We hosted a birthday party this weekend. In retrospect, I should’ve bought Band-aids in bulk. I’m sure we hit some sort of record. Record number of kids. And record number of Band-aids. One rolled down a hill and face-planted in the road. One was near trampled by a mob of little legs “taking a lap around the house.” One tripped on a branch. An egg race. Basketball bumps. A splinter.
But scraped knees means one thing: summer is here!
Or is it?
Just over a week ago, the skies loaded our lawn with the all-too-familiar white stuff. Inches of it. Plural.
Yet Saturday we risked sun burns. It was 80 and party-goers arrived in shorts. It was glorious! Well, all except for all those scraped knees.
Spring is my favorite part of Michigan. For every six to twenty gray days, there is one unexpected, unusually warm day. A balmy 60 degrees warranting flip-flops, charcoal, after-dinner walks, and ice cream. One day makes it all worth it.
I don’t understand how, but 60 degrees smells different (and happens to be my favorite). It smells like the rubber track under 300 meters of hurdles. It smells like the dirt stuck in my softball cleats. Like the walk home from school. Like the ice cream place across from my middle school. Like sidewalk sales. Like partly-sunny with a 10% chance of rain. In reality, it probably just smells like grass finally reigning victorious over the aforementioned white stuff. But to me, that smell is the smell of pure joy.

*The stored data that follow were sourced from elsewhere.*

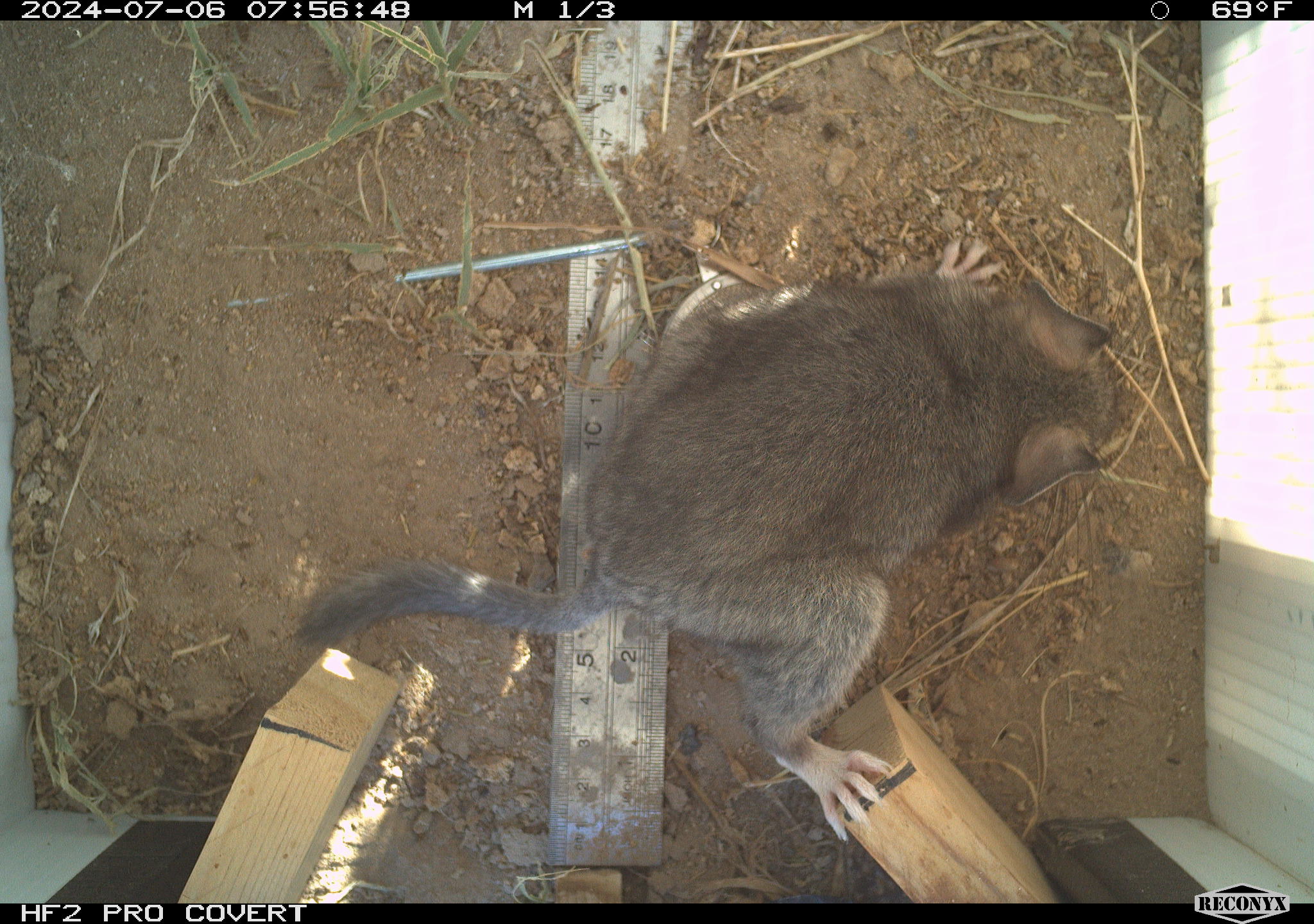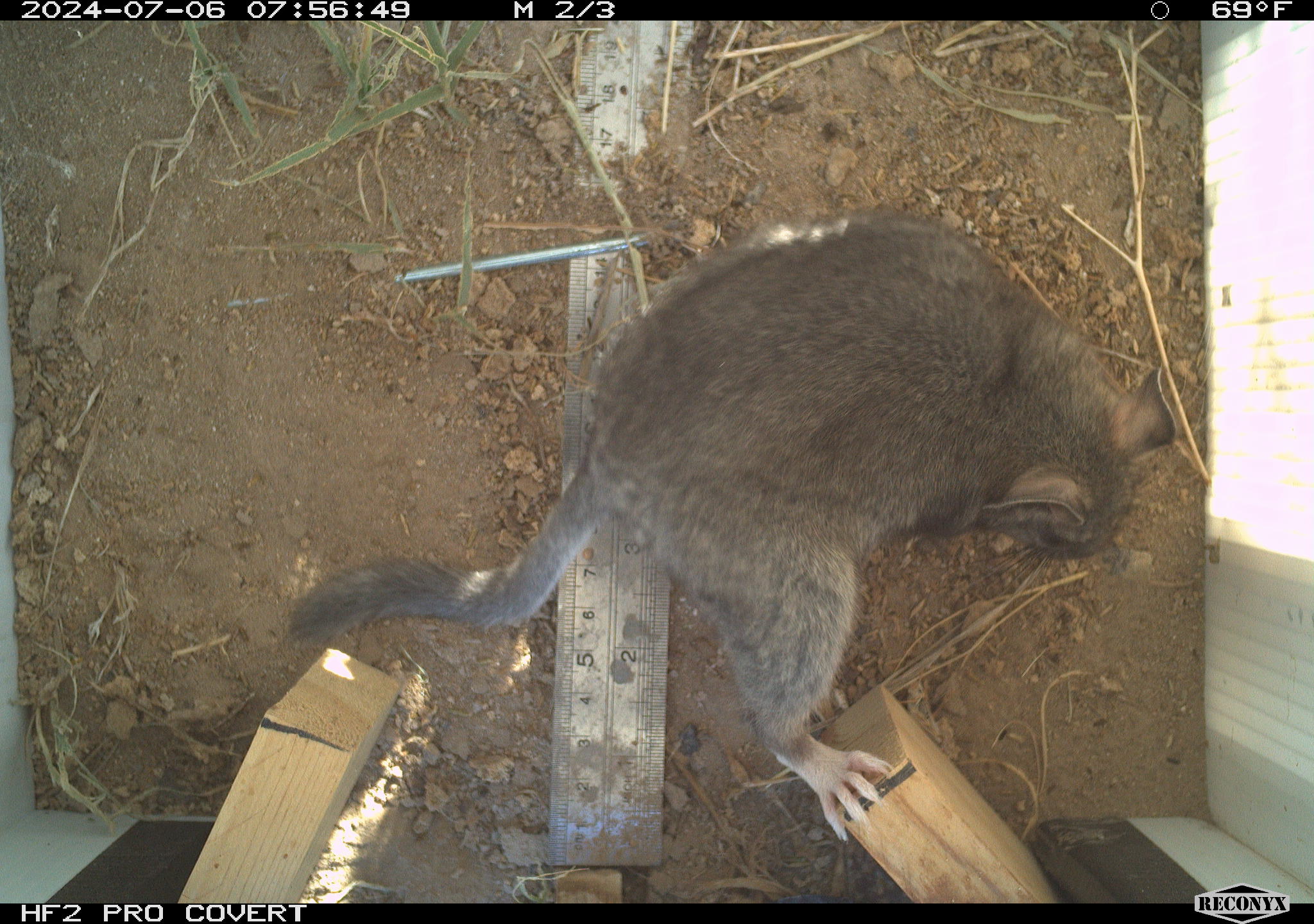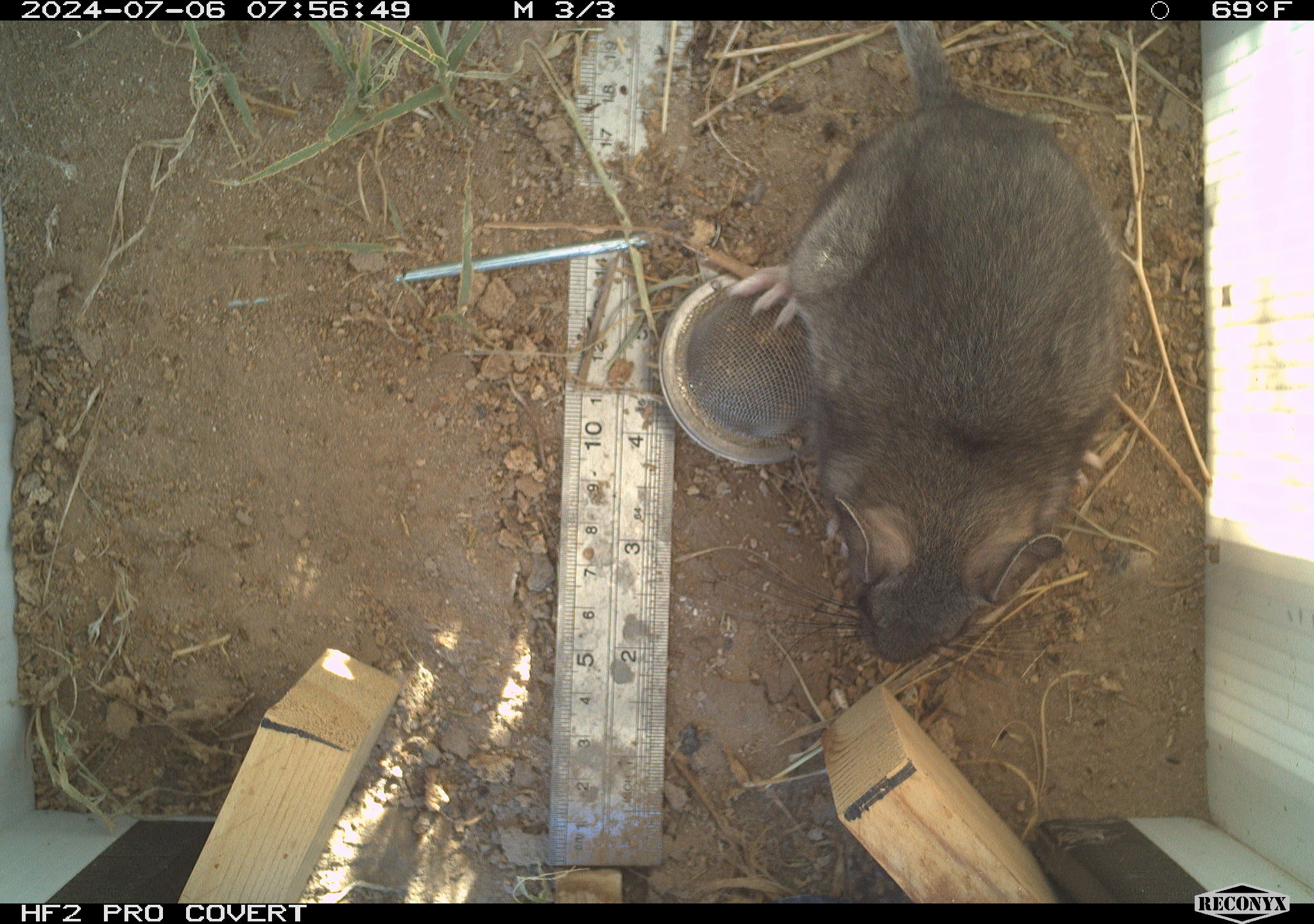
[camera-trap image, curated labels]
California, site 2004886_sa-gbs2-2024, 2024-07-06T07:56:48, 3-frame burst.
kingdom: Animalia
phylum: Chordata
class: Mammalia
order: Rodentia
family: Cricetidae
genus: Neotoma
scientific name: Neotoma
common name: pack rat or woodrat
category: neotoma species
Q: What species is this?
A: Neotoma species (pack rat or woodrat) (Neotoma).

And Saturday, it returned.
Was it here for good? One can never be too sure. In post-party clean-up mode, I began packing winter away for the season. Sweating in a tank top, I couldn’t imagine wanting snow pants, gloves and stocking caps anytime soon. Into the box they went. So let this be my public confession. When winter returns in late April or May, it’s on me. I did this. I went all in on spring.

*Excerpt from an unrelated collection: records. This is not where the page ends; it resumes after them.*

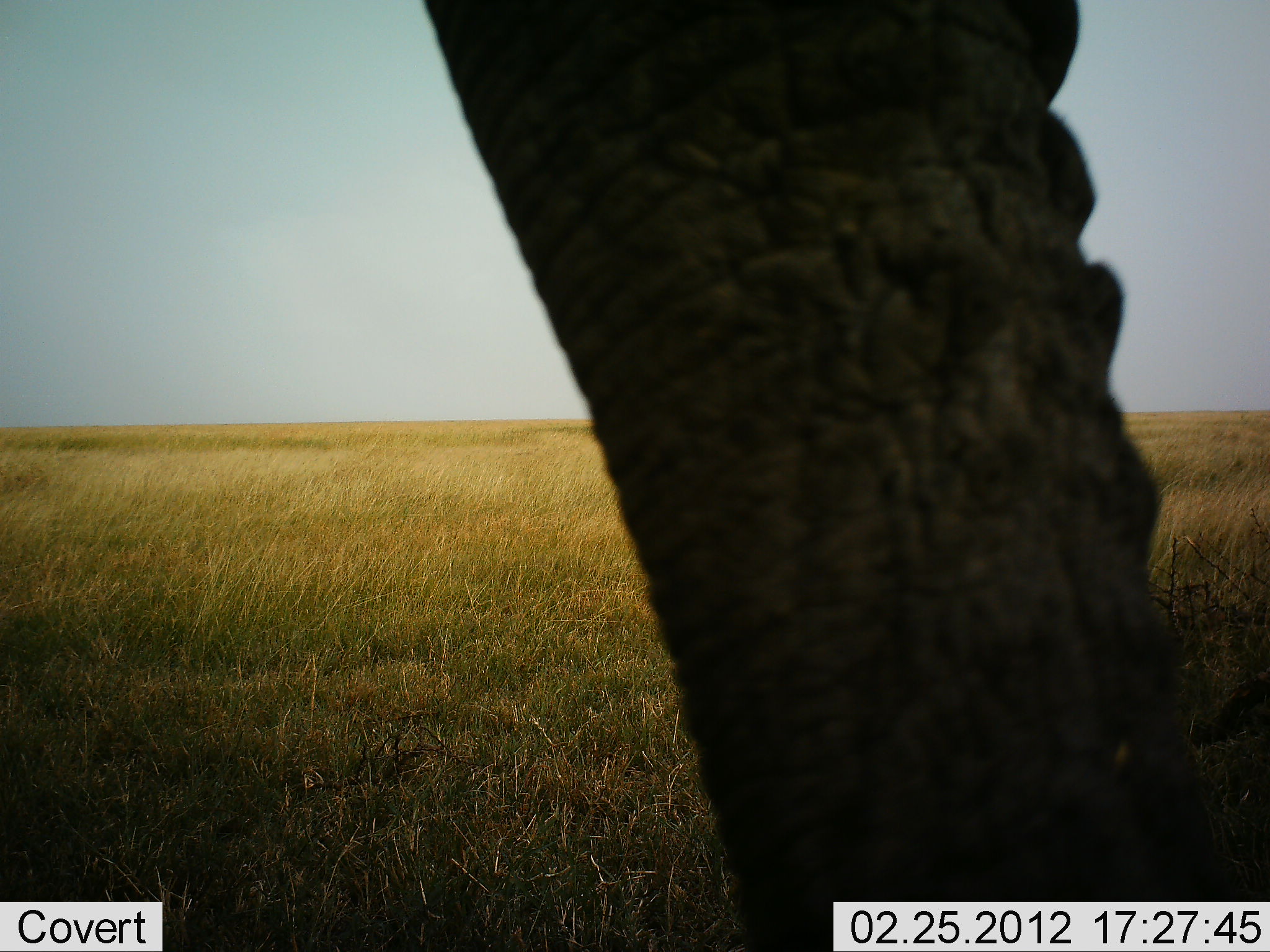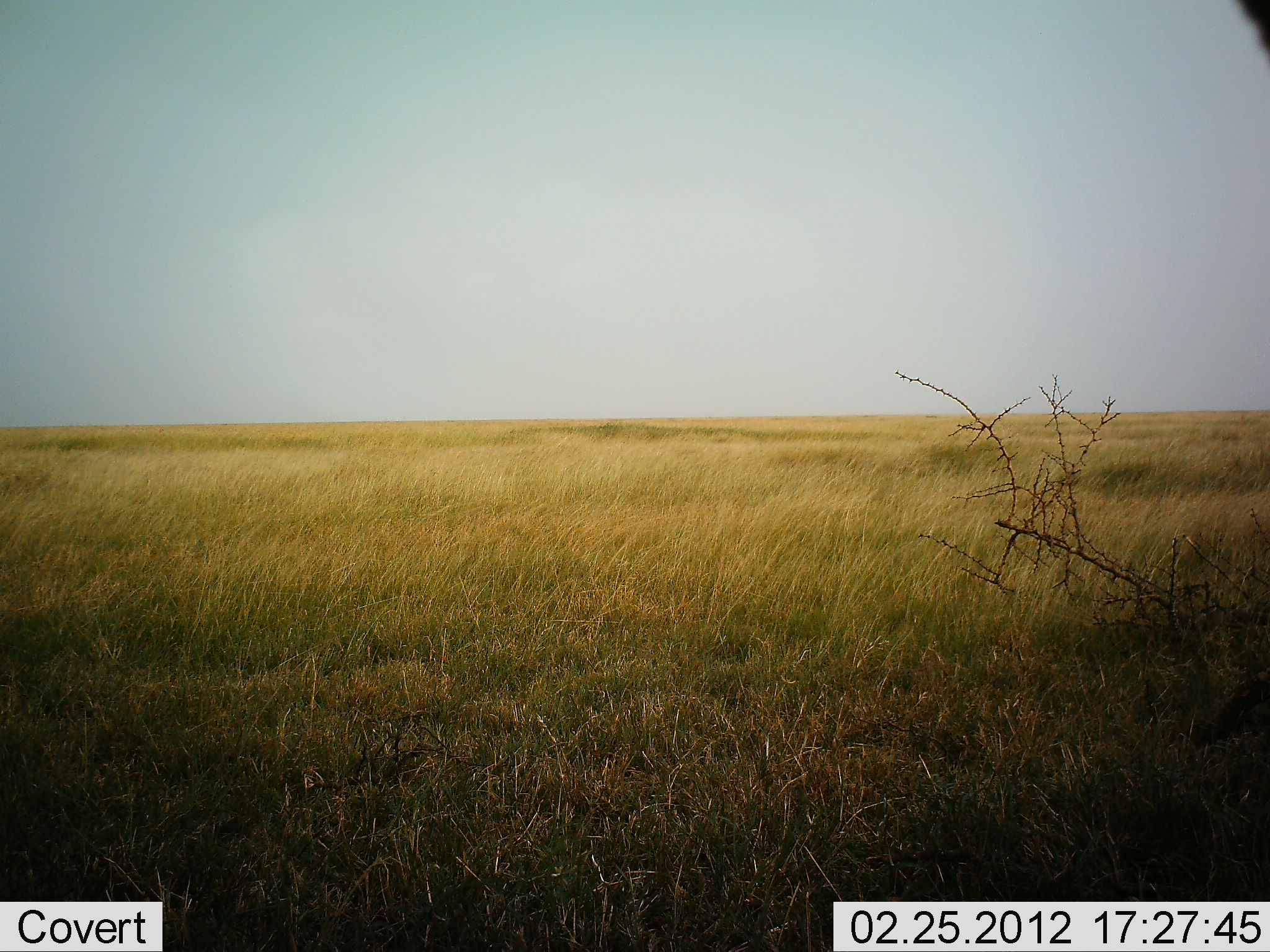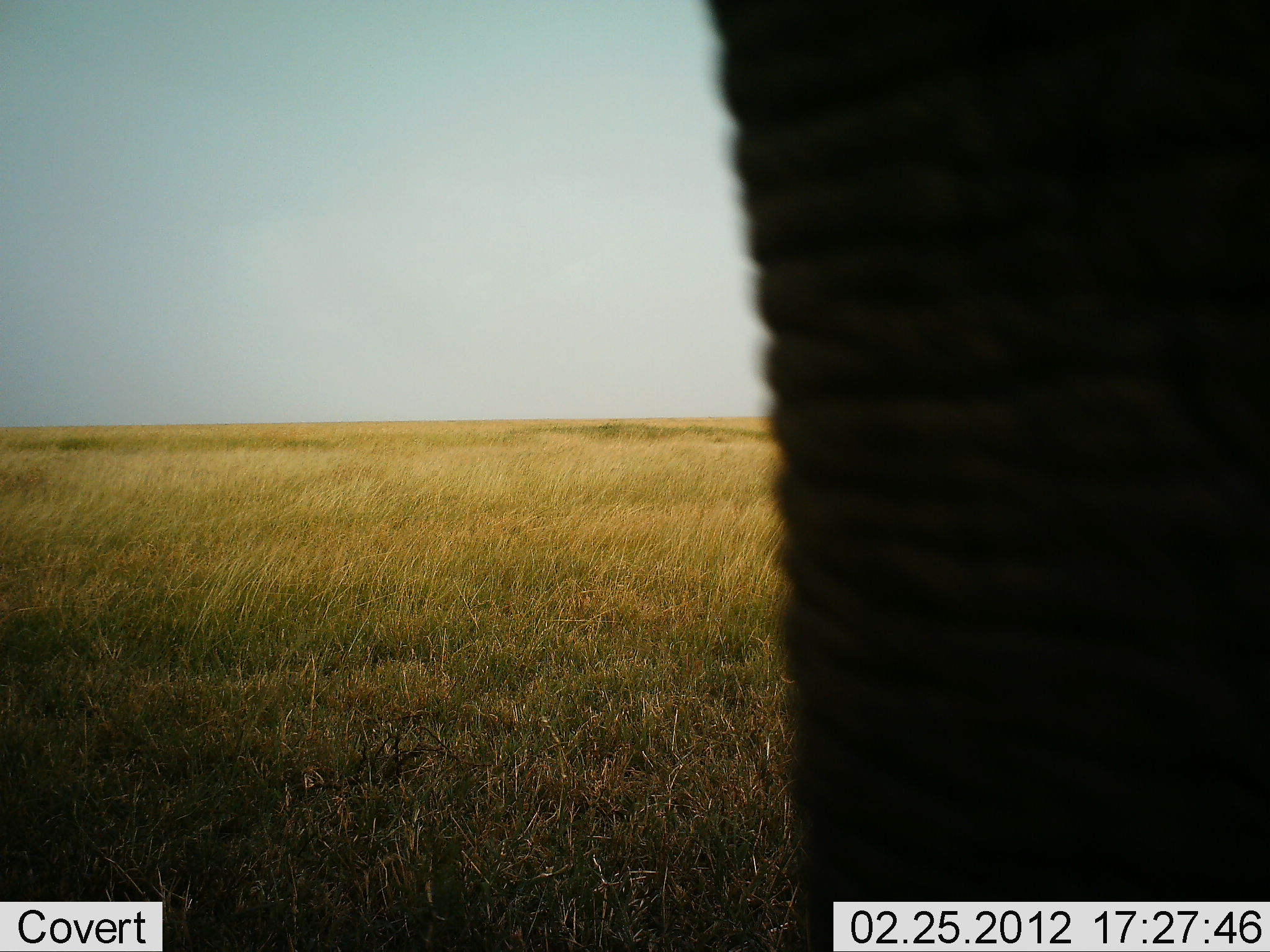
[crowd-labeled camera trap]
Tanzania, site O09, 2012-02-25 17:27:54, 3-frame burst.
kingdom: Animalia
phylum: Chordata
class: Mammalia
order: Proboscidea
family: Elephantidae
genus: Loxodonta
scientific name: Loxodonta africana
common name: african bush elephant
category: elephant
Elephant (african bush elephant) (Loxodonta africana), count 1. Behavior (volunteer vote fractions): standing 35%, resting 0%, moving 57%, interacting 0%. Young present (vote fraction): 0%. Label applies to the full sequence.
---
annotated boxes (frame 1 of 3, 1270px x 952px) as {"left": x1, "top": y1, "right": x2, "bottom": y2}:
animal: {"left": 419, "top": 1, "right": 1269, "bottom": 952}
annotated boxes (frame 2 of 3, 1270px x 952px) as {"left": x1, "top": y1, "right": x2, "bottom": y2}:
animal: {"left": 1227, "top": 0, "right": 1270, "bottom": 62}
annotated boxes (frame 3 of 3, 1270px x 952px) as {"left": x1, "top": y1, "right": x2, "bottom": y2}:
animal: {"left": 685, "top": 0, "right": 1270, "bottom": 952}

Whether Saturday is the final word on winter or a taste of what will eventually come, it was a breath of fresh (warm) air. It was a reminder winter won’t last forever. It was a reprieve and a refuge.
And then Sunday brought rain. Just a little. Just enough. But Sunday brought more than overworked wipers and squishy soil. Sunday brought Easter. Easter brought remembrance of the Resurrection. The Resurrection brought hope.
Fancy seminarians and pastors like to talk of the Kingdom of God with the simply complicated phrase, “already, but not yet.” The Kingdom of God is here already, but it’s not yet here.
Easter is our grip on the already and our grasp for the not yet. It reminds us the power unleashed to us through a sentence traded at the cross, a nature conquered by the Resurrection, and a life transformed in the Spirit. It speaks loud the promise of the fullness of hope to come.
Little drops of spring, as we know them in the frigid North, stand alone as paradise found. Nothing can take away the beauty of that day. No rainy tomorrow or storms to come. The high temps, the calm climate, and the sunshine are every bit as real on those days as on the Fourth of July.
Those days are our already. They are a taste of summer.
But those days are a not yet, too. In Michigan, April weather dips, dives, ducks, and dodges before stabilizing. Saturday was wonderful, but it was just Saturday. It was an experience here and now; it was a promise of what’s to come.
Thankfully, Jesus isn’t four seasons. He’s never-changing and ever-coming. When his already Kingdom meets yet, there will be no “winters” yet to come.
But while we await the finish line, the eternity before us, his Kingdom is already – indeed- but yet to come, as well.
Winter prevails not. It won’t be long before summer bursts forth, shattering the ice, the gray, and the chill.
In Michigan, summer will last for a bit.
But the sort of summer on the Kingdom of God will bring? An eternal sunshine. And no Band-aids required.